MATERIAL FOR THE TASK
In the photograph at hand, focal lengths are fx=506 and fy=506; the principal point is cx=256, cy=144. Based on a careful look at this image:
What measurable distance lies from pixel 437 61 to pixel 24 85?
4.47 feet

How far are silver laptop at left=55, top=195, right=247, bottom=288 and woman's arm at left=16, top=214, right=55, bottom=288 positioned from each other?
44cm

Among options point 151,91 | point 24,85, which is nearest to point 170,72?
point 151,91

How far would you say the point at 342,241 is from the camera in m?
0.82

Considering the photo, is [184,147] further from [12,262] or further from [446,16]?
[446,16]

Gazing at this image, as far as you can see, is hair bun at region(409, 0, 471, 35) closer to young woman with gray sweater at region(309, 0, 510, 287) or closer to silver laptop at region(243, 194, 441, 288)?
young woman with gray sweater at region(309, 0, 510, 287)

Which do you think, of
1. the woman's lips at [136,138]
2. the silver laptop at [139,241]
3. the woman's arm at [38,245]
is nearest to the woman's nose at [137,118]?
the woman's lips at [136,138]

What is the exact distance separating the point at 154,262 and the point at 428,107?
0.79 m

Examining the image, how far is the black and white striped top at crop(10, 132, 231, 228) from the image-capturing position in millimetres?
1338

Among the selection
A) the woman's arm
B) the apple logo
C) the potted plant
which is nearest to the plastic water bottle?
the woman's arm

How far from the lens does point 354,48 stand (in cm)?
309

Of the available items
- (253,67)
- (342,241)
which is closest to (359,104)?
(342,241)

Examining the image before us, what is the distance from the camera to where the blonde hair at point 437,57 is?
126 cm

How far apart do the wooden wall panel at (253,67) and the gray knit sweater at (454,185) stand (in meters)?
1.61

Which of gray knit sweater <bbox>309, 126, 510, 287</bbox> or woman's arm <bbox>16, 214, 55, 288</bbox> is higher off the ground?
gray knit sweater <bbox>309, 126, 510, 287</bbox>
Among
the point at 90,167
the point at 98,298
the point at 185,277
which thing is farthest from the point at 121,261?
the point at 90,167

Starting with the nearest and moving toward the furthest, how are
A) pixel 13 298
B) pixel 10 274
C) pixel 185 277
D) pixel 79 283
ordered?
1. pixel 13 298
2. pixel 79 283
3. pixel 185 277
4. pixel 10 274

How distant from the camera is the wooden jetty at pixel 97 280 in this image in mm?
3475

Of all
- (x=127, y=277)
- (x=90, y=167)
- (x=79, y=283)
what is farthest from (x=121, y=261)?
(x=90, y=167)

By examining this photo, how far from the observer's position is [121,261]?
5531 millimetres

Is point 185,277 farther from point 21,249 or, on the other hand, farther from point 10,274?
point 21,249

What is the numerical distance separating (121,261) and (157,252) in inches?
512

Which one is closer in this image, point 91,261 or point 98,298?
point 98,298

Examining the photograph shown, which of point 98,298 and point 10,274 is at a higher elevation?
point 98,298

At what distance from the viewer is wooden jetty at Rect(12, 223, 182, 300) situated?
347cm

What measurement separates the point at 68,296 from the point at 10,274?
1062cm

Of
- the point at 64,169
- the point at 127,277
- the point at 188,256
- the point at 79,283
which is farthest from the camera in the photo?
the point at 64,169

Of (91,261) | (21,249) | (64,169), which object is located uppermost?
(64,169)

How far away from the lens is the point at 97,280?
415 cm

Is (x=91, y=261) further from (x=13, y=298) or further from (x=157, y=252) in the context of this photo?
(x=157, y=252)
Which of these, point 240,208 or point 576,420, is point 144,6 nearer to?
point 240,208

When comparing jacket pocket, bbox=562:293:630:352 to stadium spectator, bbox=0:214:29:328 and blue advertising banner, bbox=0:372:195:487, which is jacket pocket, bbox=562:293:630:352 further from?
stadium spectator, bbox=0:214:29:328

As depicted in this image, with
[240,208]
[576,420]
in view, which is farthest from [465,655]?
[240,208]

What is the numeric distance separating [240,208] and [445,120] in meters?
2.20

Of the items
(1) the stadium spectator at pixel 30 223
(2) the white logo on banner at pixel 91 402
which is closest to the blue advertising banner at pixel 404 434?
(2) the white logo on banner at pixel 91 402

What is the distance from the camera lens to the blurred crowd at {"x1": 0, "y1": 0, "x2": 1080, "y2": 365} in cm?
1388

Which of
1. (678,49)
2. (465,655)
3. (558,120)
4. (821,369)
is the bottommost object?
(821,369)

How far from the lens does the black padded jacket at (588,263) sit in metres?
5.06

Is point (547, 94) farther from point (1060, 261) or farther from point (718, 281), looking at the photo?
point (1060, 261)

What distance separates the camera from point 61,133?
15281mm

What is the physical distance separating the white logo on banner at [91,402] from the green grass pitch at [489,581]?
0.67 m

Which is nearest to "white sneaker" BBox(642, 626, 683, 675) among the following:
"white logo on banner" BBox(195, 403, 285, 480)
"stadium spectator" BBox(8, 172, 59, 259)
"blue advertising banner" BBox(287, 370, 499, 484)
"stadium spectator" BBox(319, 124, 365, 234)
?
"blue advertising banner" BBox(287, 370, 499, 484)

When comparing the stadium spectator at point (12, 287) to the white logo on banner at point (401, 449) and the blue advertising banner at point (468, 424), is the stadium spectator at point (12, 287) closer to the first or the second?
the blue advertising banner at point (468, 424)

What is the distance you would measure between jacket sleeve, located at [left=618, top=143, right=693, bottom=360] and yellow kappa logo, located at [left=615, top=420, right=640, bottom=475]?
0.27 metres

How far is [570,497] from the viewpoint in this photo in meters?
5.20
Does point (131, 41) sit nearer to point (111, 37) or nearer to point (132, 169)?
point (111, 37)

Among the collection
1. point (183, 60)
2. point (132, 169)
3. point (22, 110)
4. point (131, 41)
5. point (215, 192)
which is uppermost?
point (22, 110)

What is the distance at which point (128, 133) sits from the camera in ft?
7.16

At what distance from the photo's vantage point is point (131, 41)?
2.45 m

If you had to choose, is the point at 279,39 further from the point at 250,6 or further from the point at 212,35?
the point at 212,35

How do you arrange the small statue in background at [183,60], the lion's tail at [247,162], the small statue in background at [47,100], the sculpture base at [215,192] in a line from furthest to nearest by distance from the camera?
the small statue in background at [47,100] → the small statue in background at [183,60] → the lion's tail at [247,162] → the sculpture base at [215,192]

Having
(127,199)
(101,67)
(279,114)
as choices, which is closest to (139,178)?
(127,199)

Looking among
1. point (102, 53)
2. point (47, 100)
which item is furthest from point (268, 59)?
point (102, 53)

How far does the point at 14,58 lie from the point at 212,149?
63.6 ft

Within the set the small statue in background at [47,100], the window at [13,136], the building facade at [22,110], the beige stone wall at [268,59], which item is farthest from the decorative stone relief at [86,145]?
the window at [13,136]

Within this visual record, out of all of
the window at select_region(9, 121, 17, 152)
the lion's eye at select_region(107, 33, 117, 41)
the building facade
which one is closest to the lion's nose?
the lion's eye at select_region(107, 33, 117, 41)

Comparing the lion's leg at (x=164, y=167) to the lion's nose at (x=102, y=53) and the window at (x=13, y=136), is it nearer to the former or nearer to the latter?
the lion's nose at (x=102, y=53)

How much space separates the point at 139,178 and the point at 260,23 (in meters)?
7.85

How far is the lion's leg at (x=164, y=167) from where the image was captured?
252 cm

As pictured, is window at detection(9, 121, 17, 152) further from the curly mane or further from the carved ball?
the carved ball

...

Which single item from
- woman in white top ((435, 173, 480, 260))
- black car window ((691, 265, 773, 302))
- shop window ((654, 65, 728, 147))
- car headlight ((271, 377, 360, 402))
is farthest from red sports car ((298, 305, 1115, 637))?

THE TASK
Pick out each line in the rows above that contains the word "photograph", and copy those lines. Case counts.

EXERCISE OUTPUT
In the photograph at hand, focal lengths are fx=506 and fy=506; the principal point is cx=256, cy=144. Based on a careful look at this image:
Examining the photograph shown, which of point 98,298 and point 10,274 is at a higher elevation?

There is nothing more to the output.